The hailstorm that slammed the Brooks area, southeast of Calgary, on Aug. 20 is expected to cost millions in crop damage alone, according to insurance providers.
The powerful storm sent golf ball-sized hail smashing down and left a large swath of destruction stretching from Alberta to Saskatchewan, with windows smashed, siding ripped from homes, power lines knocked down and crops flattened.
More than 350 hail claims from the storm have already been filed, covering more than 350,000 acres of damage, according to George Kueber, claims adjusting manager for the Agriculture Financial Services Corp. (AFSC), a provincial Crown corporation that insures Alberta farmers.
Researchers from the Canadian Severe Storms Laboratory at Western University in London, Ont., visited the area to inspect the aftermath.

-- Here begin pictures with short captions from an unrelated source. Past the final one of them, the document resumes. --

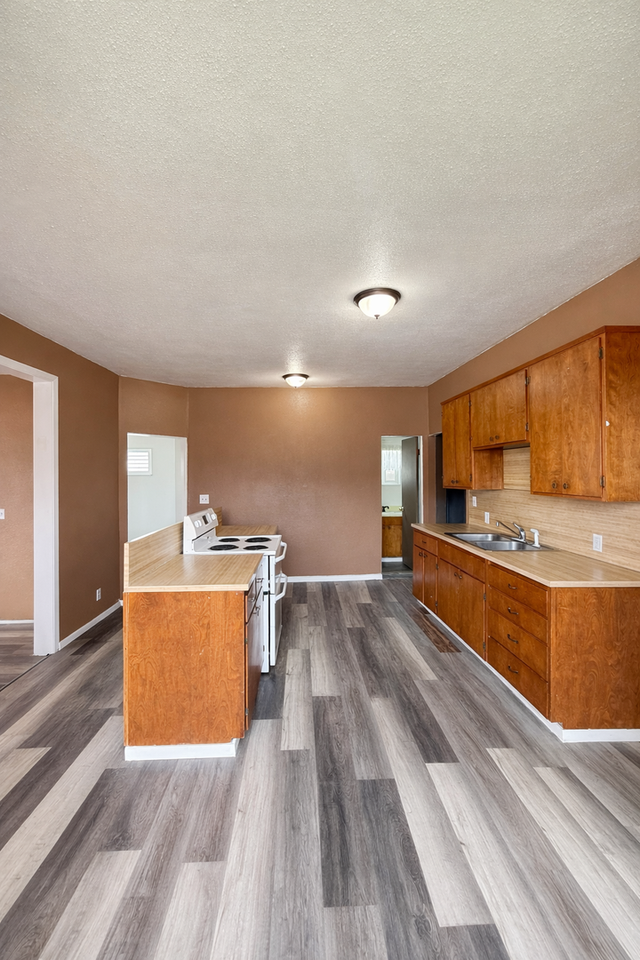 829 Emerson Ave - Photo 5 of 19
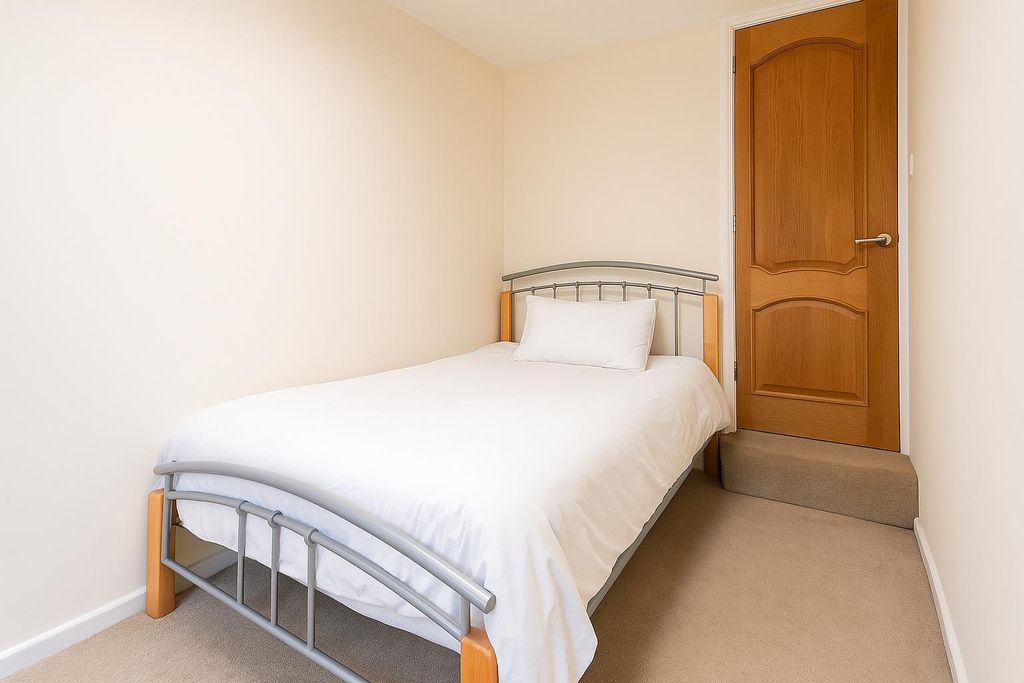 Property photo 1 of 6 Chatgpt Image Nov 4, 2025, 02_13_15 Pm.Png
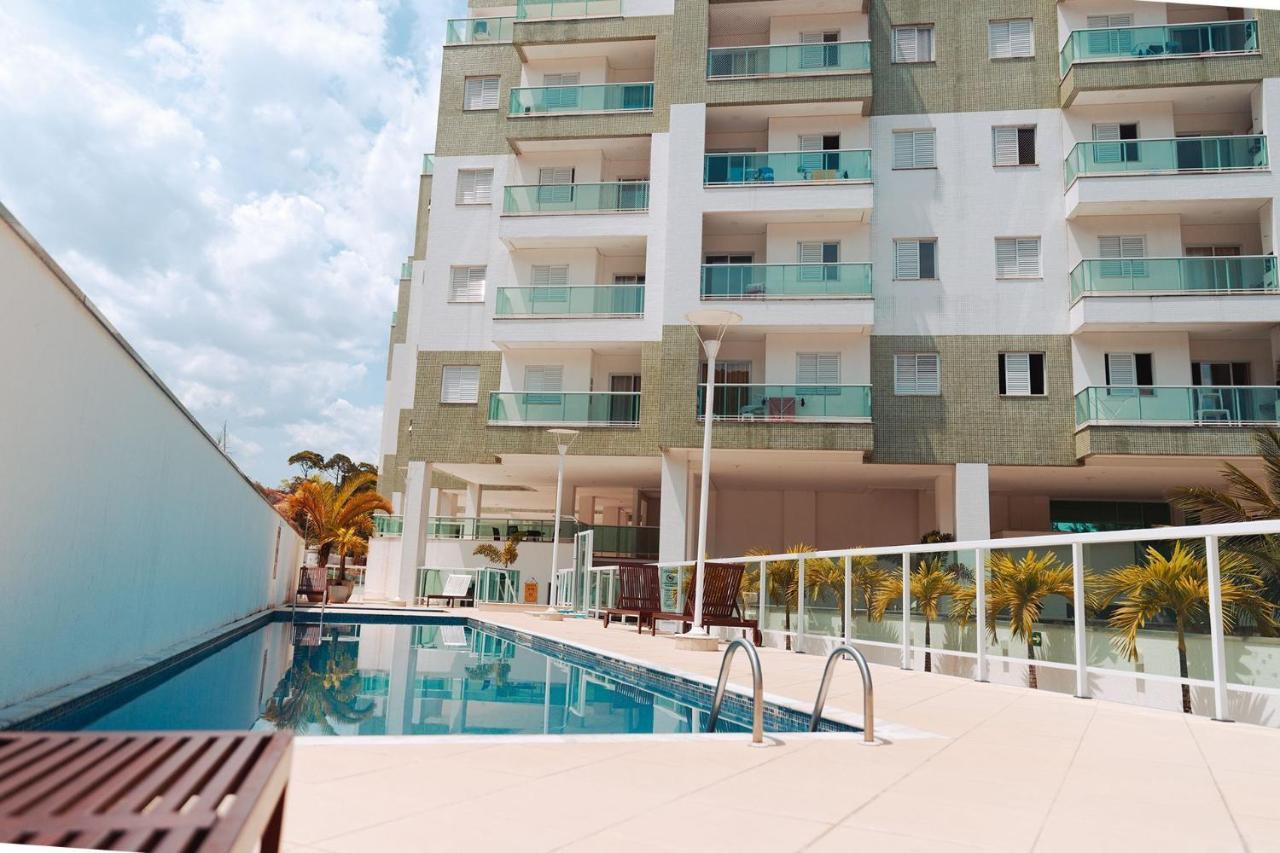 Apto no 4º andar com ar e Wi-Fi a 250 mts do mar! Ubatuba Exterior foto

“It started out as a bit of a typical supercell thunderstorm that comes out of the foothills south of Calgary. But quickly transformed into a high wind, big hail producer,” said David Sills, director of the laboratory’s Northern Tornadoes Project.
They used satellite imagery to measure the so-called ‘hail scar,’ showing the path of visible damage to crops and vegetation. The length covered 400 kilometres across, from Brant, Alta., about 100 kilometres southeast of Calgary, to Beechy Provincial Pasture in Saskatchewan, which is about 540 kilometres east of Calgary. The most severe damage stretched 11 kilometres wide from Brooks northward.
The researchers estimate winds reached up to 165 kilometres an hour — equivalent to an EF1 tornado.
Sills said they are still looking for damage reports to gain a fuller understanding of the storm’s impact.